Potential Sabotage of Host Cell Physiology by Apicomplexan Parasites for Their Survival Benefits

Abstract

Plasmodium, Toxoplasma, Cryptosporidium, Babesia, and Theileria are the major apicomplexan parasites affecting humans or animals worldwide. These pathogens represent an excellent example of host manipulators who can overturn host signaling pathways for their survival. They infect different types of host cells and take charge of the host machinery to gain nutrients and prevent itself from host attack. The mechanisms by which these pathogens modulate the host signaling pathways are well studied for Plasmodium, Toxoplasma, Cryptosporidium, and Theileria, except for limited studies on Babesia. Theileria is a unique pathogen taking into account the way it modulates host cell transformation, resulting in its clonal expansion. These parasites majorly modulate similar host signaling pathways, however, the disease outcome and effect is different among them. In this review, we discuss the approaches of these apicomplexan to manipulate the host-parasite clearance pathways during infection, invasion, survival, and egress.

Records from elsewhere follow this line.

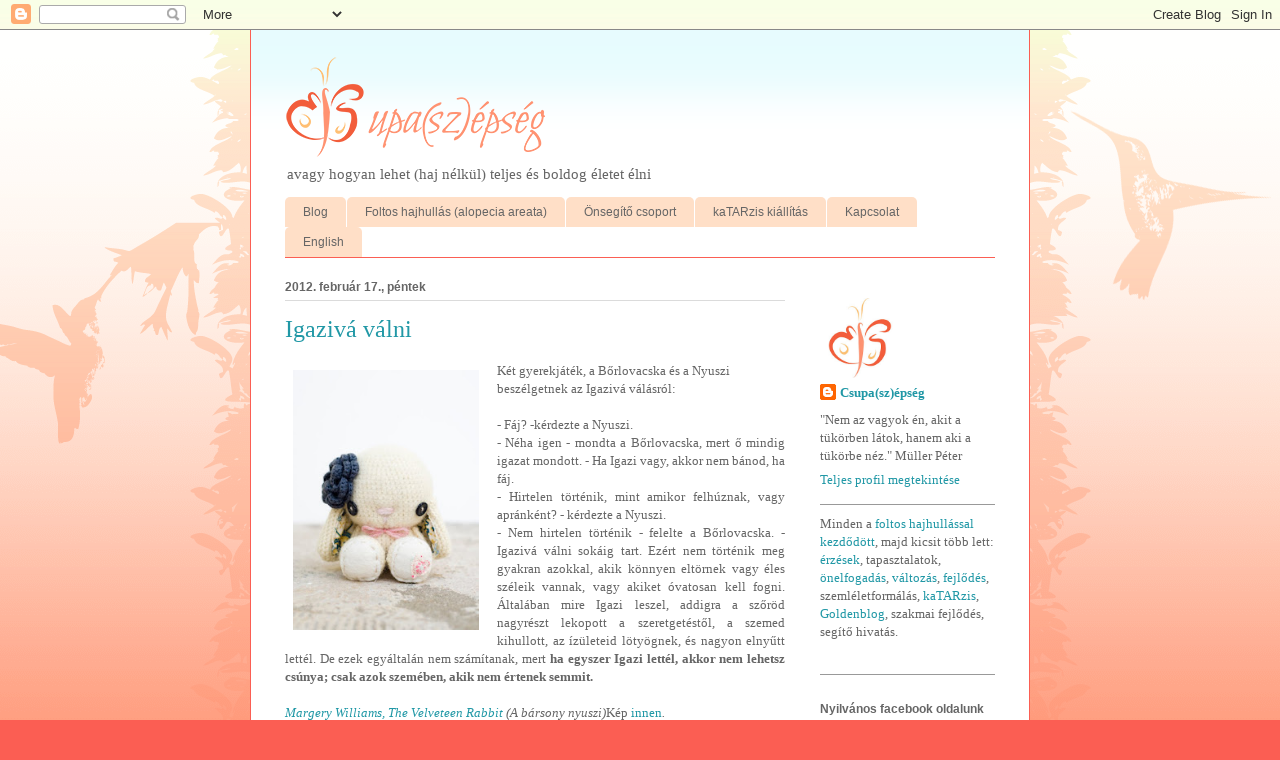

--- FILE ---
content_type: text/plain
request_url: https://www.google-analytics.com/j/collect?v=1&_v=j102&a=1431865958&t=pageview&_s=1&dl=http%3A%2F%2Felethajnelkul.blogspot.com%2F2012%2F02%2Fbolcselet-7.html&ul=en-us%40posix&dt=Csupa(sz)%C3%A9ps%C3%A9g%3A%20Igaziv%C3%A1%20v%C3%A1lni&sr=1280x720&vp=1280x720&_u=IEBAAEABAAAAACAAI~&jid=204025592&gjid=1772761953&cid=1290739966.1763478133&tid=UA-16168258-1&_gid=716154460.1763478133&_r=1&_slc=1&z=271310526
body_size: -453
content:
2,cG-3KZ1B961K6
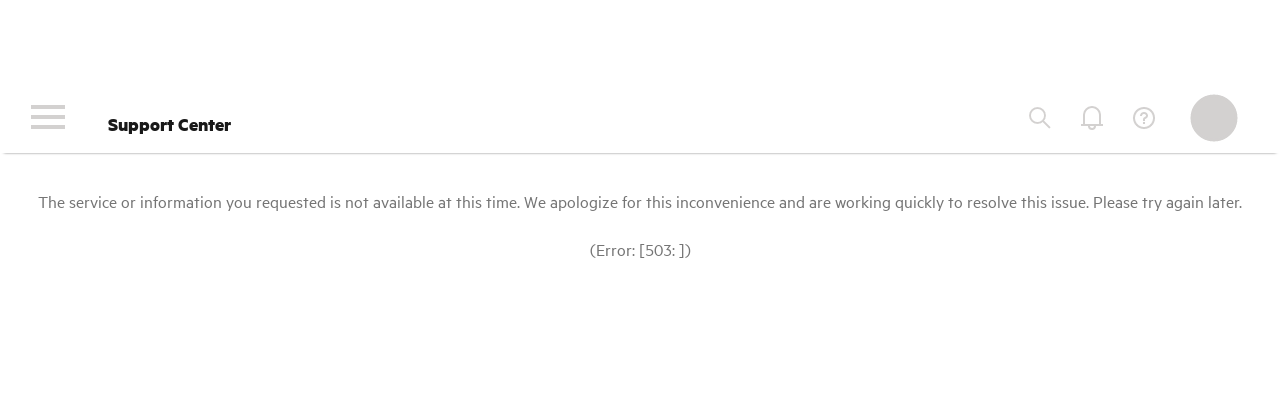

--- FILE ---
content_type: image/svg+xml;charset=UTF-8
request_url: https://support.hpe.com/hpesc/public/api/document/a00120892es_es/GUID-BDB7B2EB-3A53-4798-AF59-4349F42E5EB6-high.svg?v=1
body_size: 139
content:
<svg width="25" height="24" viewBox="0 0 25 24" fill="none" xmlns="http://www.w3.org/2000/svg">
<path fill-rule="evenodd" clip-rule="evenodd" d="M22.9141 20H2.91406V18H22.9141V20ZM22.9141 6H2.91406V4H22.9141V6ZM22.9141 13H2.91406V11H22.9141V13Z" fill="#333333"/>
</svg>
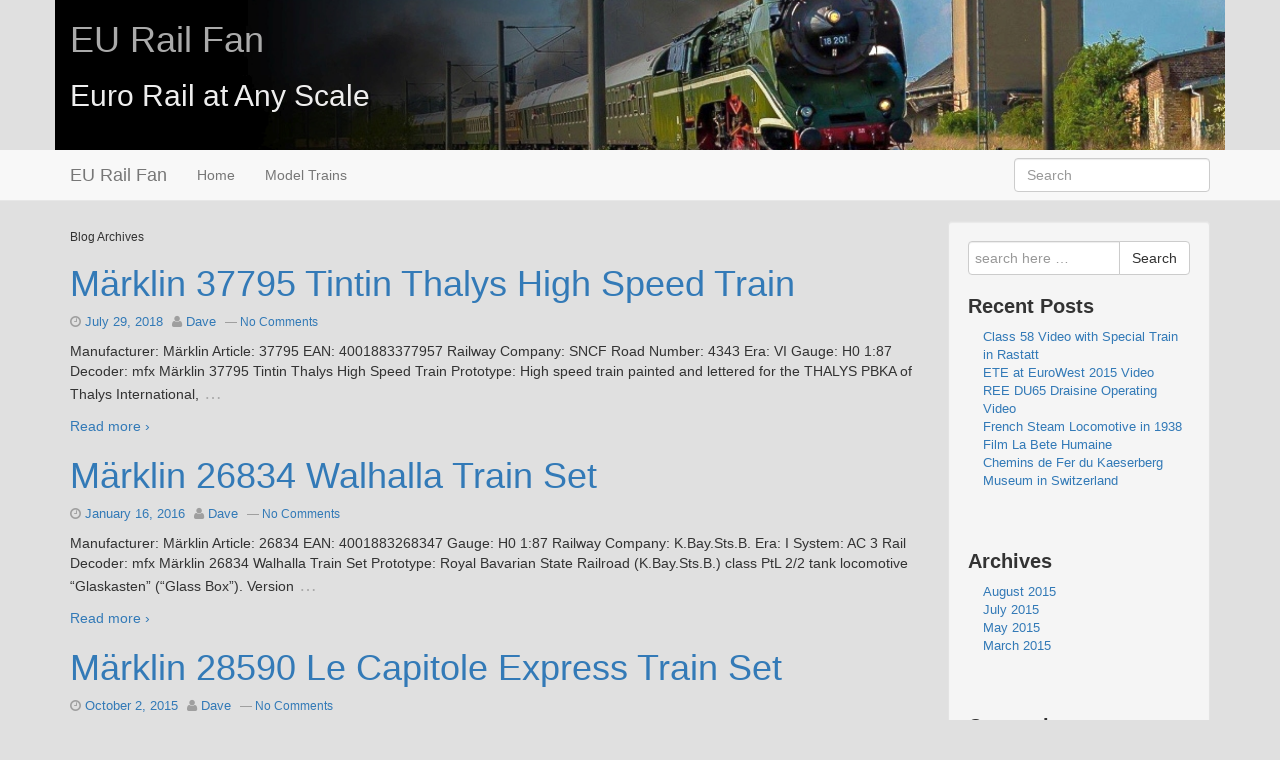

--- FILE ---
content_type: text/css
request_url: http://www.eurailfan.com/wp-content/themes/strappress-child/style.css?ver=3.3.6
body_size: 353
content:
/*
 Theme Name:     Strappress Child Theme
 Theme URI:      http://www.strappress.com/
 Description:    Strappress Child Theme
 Author:         Dave Cowl
 Author URI:     http://www.davecowl.com
 Template:       strappress
 Version:        1.0.0
*/
 
@import url("../strappress/style.css");
 
/* =Theme customization starts here
------------------------------------------------------- */

#eubanner{
    background:url('/wp-content/themes/strappress-child/images/Banner_032155b.png') no-repeat center center;
    height: 150px;
	background-size: 100% auto;
}

#site-description{
    color: #eee;
}

a.eutitle {
    color: #aaa;
}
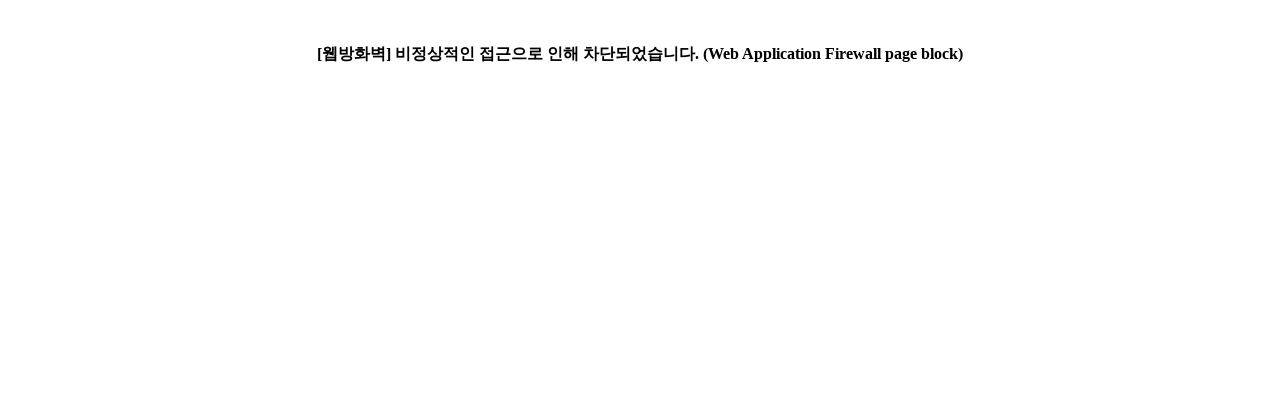

--- FILE ---
content_type: text/html
request_url: http://www.catholicfound.org/eng/sub/directors_2.html
body_size: 187
content:
<br/><br/><div style="text-align:center"><strong><font size=3>[����ȭ��] ���������� �������� ���� ���ܵǾ����ϴ�. (Web Application Firewall page block)
</font></strong></div><br><br><br>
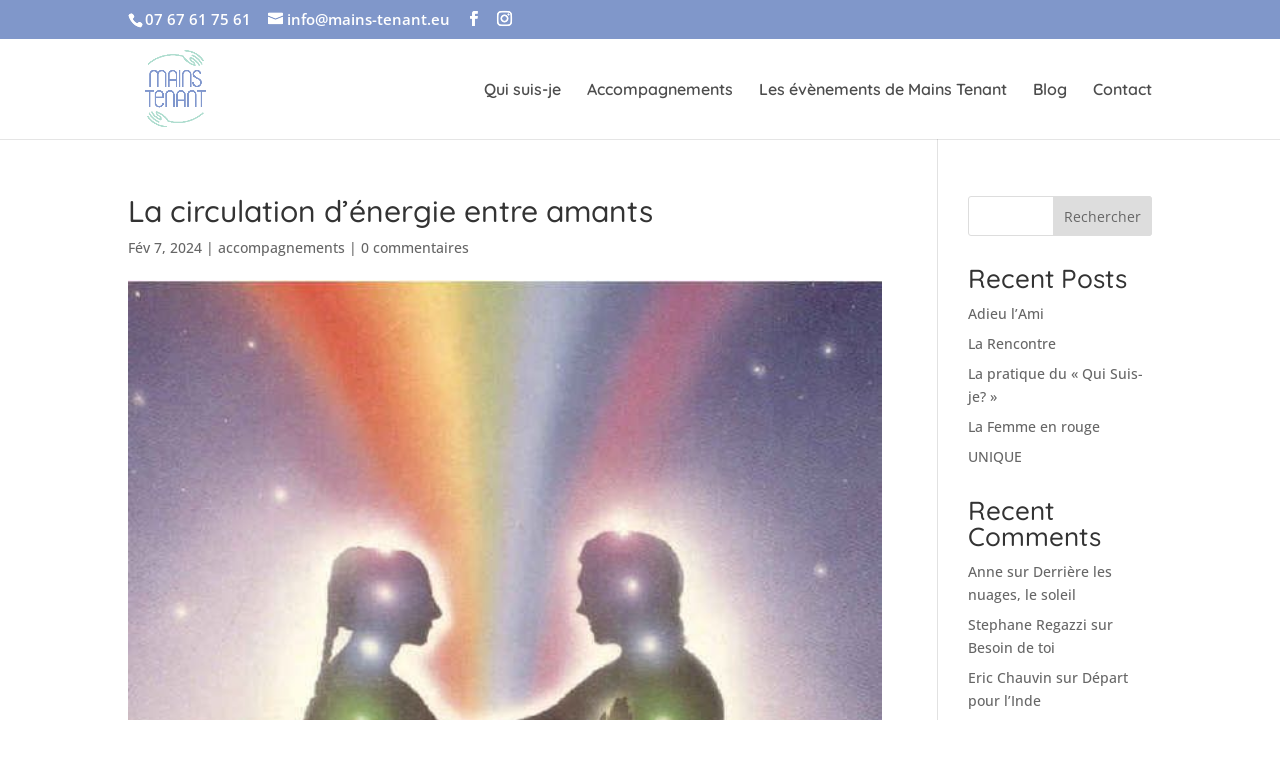

--- FILE ---
content_type: text/css
request_url: https://www.mains-tenant.eu/wp-content/themes/divi_Child/style.css?ver=4.27.5
body_size: 41
content:
/*--------------------------------------------------------------------------------- Theme Name:   Divi Theme URI:    https://www.elegantthemes.com/ Description:  Smart. Flexible. Beautiful. Divi is the most powerful theme in our collection. Author:       Khan Author URI:   http://www.gentlemanmotivateur.com Template:     Divi Version:      3.0.93 License:      GNU General Public License v2 or later License URI:  http://www.gnu.org/licenses/gpl-2.0.html------------------------------ ADDITIONAL CSS HERE ------------------------------*/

Keywords: Babesia; Cryptosporidium; Plasmodium; Theileria; Toxoplasma; host signaling pathways.

Figure 1

An outline of the invasion mechanism used by Theileria, Plasmodium, Toxoplasma, Cryptosporidium, and Babesia. The figure is the representation of the invasion process, which happens during internalization of Theileria, Plasmodium, Toxoplasma, Cryptosporidium, and Babesia. The apical region of all the parasites faces toward the cell surface for their entry. In Plasmodium, invasion occurs in two types of cells, erythrocyte (non-nucleated cell) and hepatocyte (nucleated cell) as compared to other parasites where invasion occurs in the nucleated cell.

Figure 2

Overall survival mechanism used by the Apicomplexan parasites in different host cells. Toxoplasma and Cryptosporidium bind to the surface receptor of host cells through the ligands such as EGF, TNF-α, and parasitic surface proteins such as circumsporozoite protein (CSP). After invasion into the host cells such as enterocytes, macrophages, hepatocytes, etc., the parasite modify the host signaling pathway such as TRADD, NF-kB, PKB/AKT resulting in production and upregulation of anti-apoptotic proteins such as Bcl-2, Bcl-xl, and anti-inflammatory cytokines such as IL-10 thereby stopping cytochrome-c (Cyt-c), TNF-alpha-related-apoptosis-inducing ligand (TRAIL) and BAD, BAX production, and ensuring its survival in the host. Plasmodium parasite mainly modifies host PKB/AKT signaling pathway causing upregulation of anti-apoptotic protein and downregulation of pro-apoptotic proteins such as BAD/BAX. Theileria schizont proliferates uncontrollably within the host macrophages and lymphocytes. Right after invasion, it upregulates anti-apoptotic proteins such as c-FLIP, IAPs, Bcl-2, Bcl-XL, and proto-oncogenic proteins such as C-myc, antiapoptotic genes such as C-FLIP, Bcl-2, and matrix metallo-protein (MMP9) by majorly targeting host signaling pathways such as NF-κB, JNK/AKT, JAK/STAT, phosphoinositide 3-kinase (PI3-K)/MAPK, and TGF-β2. The regulation of these host signaling pathways causes continuous survival and proliferations of the parasite infected cells which are also common in some cases.